● ESTRATTO DEL TESTO:
▼
Che senso ha diffondere la notizia di un rapporto della Conferenza Episcopale Italiana (CEI) che afferma che nel biennio 2023-2024 ci sono state «115 vittime di presunti abusi» nell’ambito ecclesiale? O meglio, qual è il vero scopo di un rapporto che in effetti è la “Terza rilevazione sulla rete territoriale per la tutela dei minori e degli adulti vulnerabili”? Perché da come è stato comunicato ci si aspetterebbe un rapporto sugli abusi sessuali commessi da preti, religiosi ed educatori cattolici, e così è passato di fatto sulla stampa. Dal che si ricava una impressione deprimente della Chiesa italiana, visto che si commette in media almeno un abuso a settimana.
In realtà leggendo il rapporto si capisce che la rilevazione – iniziata nel 2020 dopo la pubblicazione nel 2019 delle Linee guida della CEI sul comportamento in caso di abusi - non è tanto concentrata sulla realtà degli abusi in sé quanto sul miglioramento delle strutture ecclesiali nell’intercettare le denunce e ascoltare e accompagnare le presunte vittime. Si ha cioè l’impressione di un rapporto autoreferenziale in cui la Chiesa italiana vuole dimostrare quanto sia brava a mettere in pratica dei provvedimenti per prevenire, conoscere e riparare eventuali abusi. Le parole d’ordine sono formazione, ascolto, accoglienza, trasparenza, collaborazione con le autorità civili, tutti settori in cui si dice si è fatto molto ma su cui si chiede di investire di più.
Da questo punto di vista sì, i numeri sono impressionanti: solo nel 2024 sono stati organizzati «781 incontri di formazione e sensibilizzazione (…) a cui hanno partecipato circa 23mila persone». In pratica è una media nazionale di oltre due incontri di formazione al giorno, ognuno con in media 30 partecipanti. Si ha l’impressione di una mobilitazione sbilanciata se si mettono a confronto non solo i numeri delle segnalazioni ma anche le risorse impegnate nell’affronto di questo problema particolare – per quanto grave – rispetto all’impegno per l’annuncio del Vangelo, rispetto alla preoccupazione di portare Cristo al mondo, come sollecitato anche da papa Leone XIV nei primi discorsi del suo pontificato.
Prova ne è che anche quando si affronta il tema culturale, cioè il come si aiuta a prevenire e combattere un clima di tolleranza degli abusi e di occultamento, non si va mai alla radice del problema che – come diceva papa Benedetto XVI – è anzitutto la crisi di fede. Scorrendo le pagine di questo rapporto invece si è portati a credere che la crisi di fede – soprattutto nei sacerdoti – nulla c’entri con la piaga degli abusi e che la soluzione sia solo una questione di trasparenza e alleanza fra tutte le componenti della società.
▲
● DATI DISPONIBILI:
▼
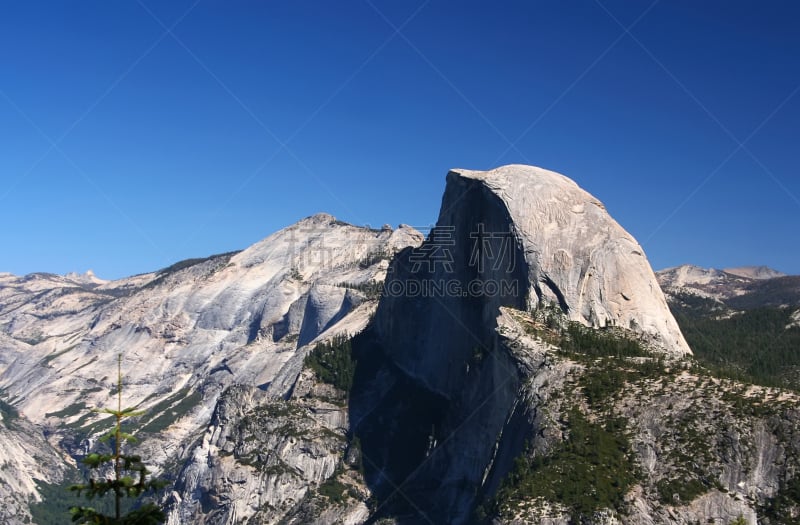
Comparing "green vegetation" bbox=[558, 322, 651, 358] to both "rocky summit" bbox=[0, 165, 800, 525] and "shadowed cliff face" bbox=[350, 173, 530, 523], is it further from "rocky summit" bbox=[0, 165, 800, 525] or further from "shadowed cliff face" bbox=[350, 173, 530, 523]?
"shadowed cliff face" bbox=[350, 173, 530, 523]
▲
● CONSEGNA:
Restituisci alla lettera il passo del testo sul rapporto della CEI compreso tra "Prova ne è che" e "componenti della società.", estremi inclusi.

● RISPOSTA ALL'ESERCIZIO:
Prova ne è che anche quando si affronta il tema culturale, cioè il come si aiuta a prevenire e combattere un clima di tolleranza degli abusi e di occultamento, non si va mai alla radice del problema che – come diceva papa Benedetto XVI – è anzitutto la crisi di fede. Scorrendo le pagine di questo rapporto invece si è portati a credere che la crisi di fede – soprattutto nei sacerdoti – nulla c’entri con la piaga degli abusi e che la soluzione sia solo una questione di trasparenza e alleanza fra tutte le componenti della società.